M. Mustapha Guitouni a en outre, souligné que son pays œuvre à adapter le cadre juridique et fiscal pour les activités d’exploration et de production pour le rendre plus attractif pour les investisseurs étrangers.


Le ministre de l’énergie et de l’industrie du Qatar, Mohammed bin Saleh, a pour sa part relevé le rôle important de l’Organisation des pays arabes exportateurs du pétrole (OAPEC) dans le développement de l’industrie du pétrole au monde arabe, soulignant que la stratégie de son pays vise à transformer le Qatar à l’horizon 2030, en un pays développé capable de réaliser le développement durable et la prospérité à son peuple pour des générations futures.
M. Mohammed bin Saleh a passé en revue la vision de son pays dans le domaine énergétique qui vise à préserver la position du Qatar en tant que pays pionnier de production du gaz naturel.

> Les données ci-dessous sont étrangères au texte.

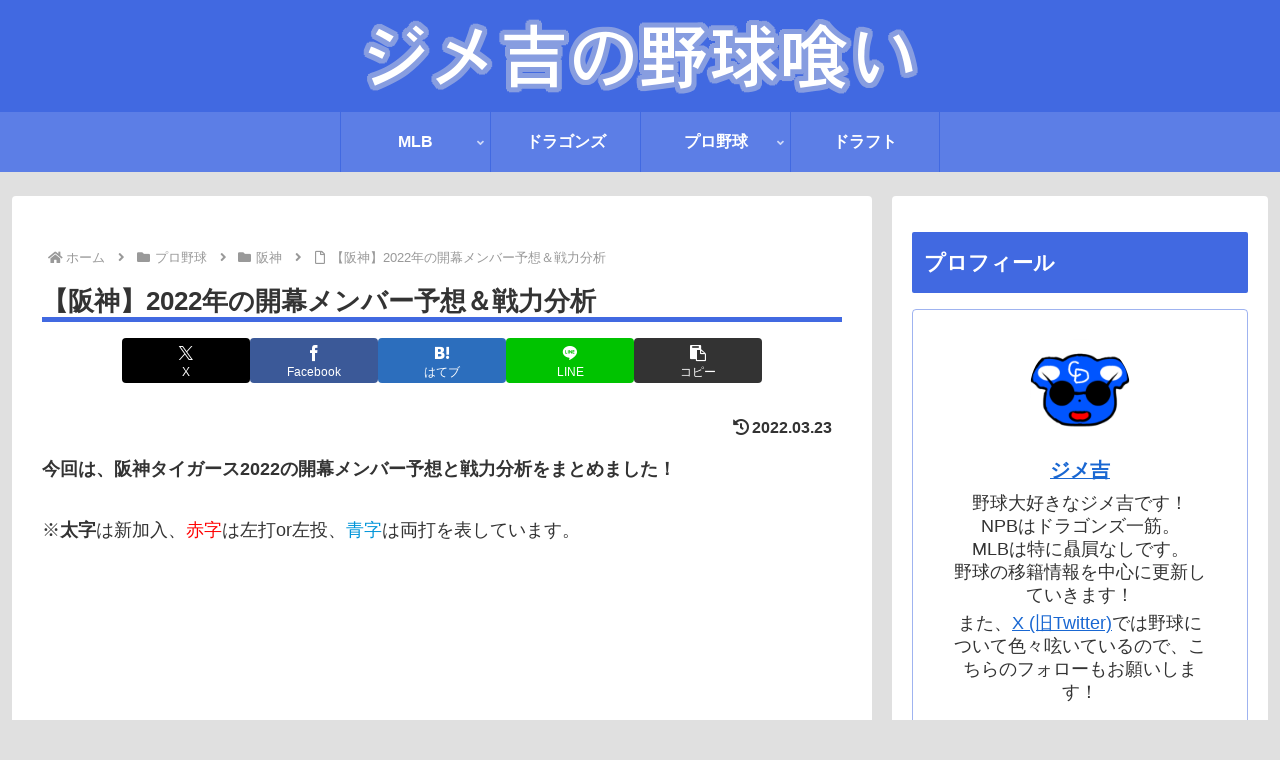

--- FILE ---
content_type: text/html; charset=utf-8
request_url: https://www.google.com/recaptcha/api2/aframe
body_size: 267
content:
<!DOCTYPE HTML><html><head><meta http-equiv="content-type" content="text/html; charset=UTF-8"></head><body><script nonce="Su9wwh9xLsXz54lRC9H9ww">/** Anti-fraud and anti-abuse applications only. See google.com/recaptcha */ try{var clients={'sodar':'https://pagead2.googlesyndication.com/pagead/sodar?'};window.addEventListener("message",function(a){try{if(a.source===window.parent){var b=JSON.parse(a.data);var c=clients[b['id']];if(c){var d=document.createElement('img');d.src=c+b['params']+'&rc='+(localStorage.getItem("rc::a")?sessionStorage.getItem("rc::b"):"");window.document.body.appendChild(d);sessionStorage.setItem("rc::e",parseInt(sessionStorage.getItem("rc::e")||0)+1);localStorage.setItem("rc::h",'1764246256720');}}}catch(b){}});window.parent.postMessage("_grecaptcha_ready", "*");}catch(b){}</script></body></html>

Placée sous le Haut Patronage de SM le Roi Mohammed VI, cette rencontre a examiné, quatre jours durant, la situation de l’énergie, ses évolutions récentes et futures et son impact sur le secteur énergétique dans le monde arabe.


Organisée par le ministère de l’énergie, des mines et du développement durable, le Fonds arabe pour le développement économique et social, la Ligue arabe, l’OAPEC, et l’Organisation arabe du développement industriel et minier (OADIM), cette conférence a discuté aussi de la sécurité énergétique en tant que partenariat mondial et des investissements nécessaires au développement du secteur de l’énergie dans les pays arabes.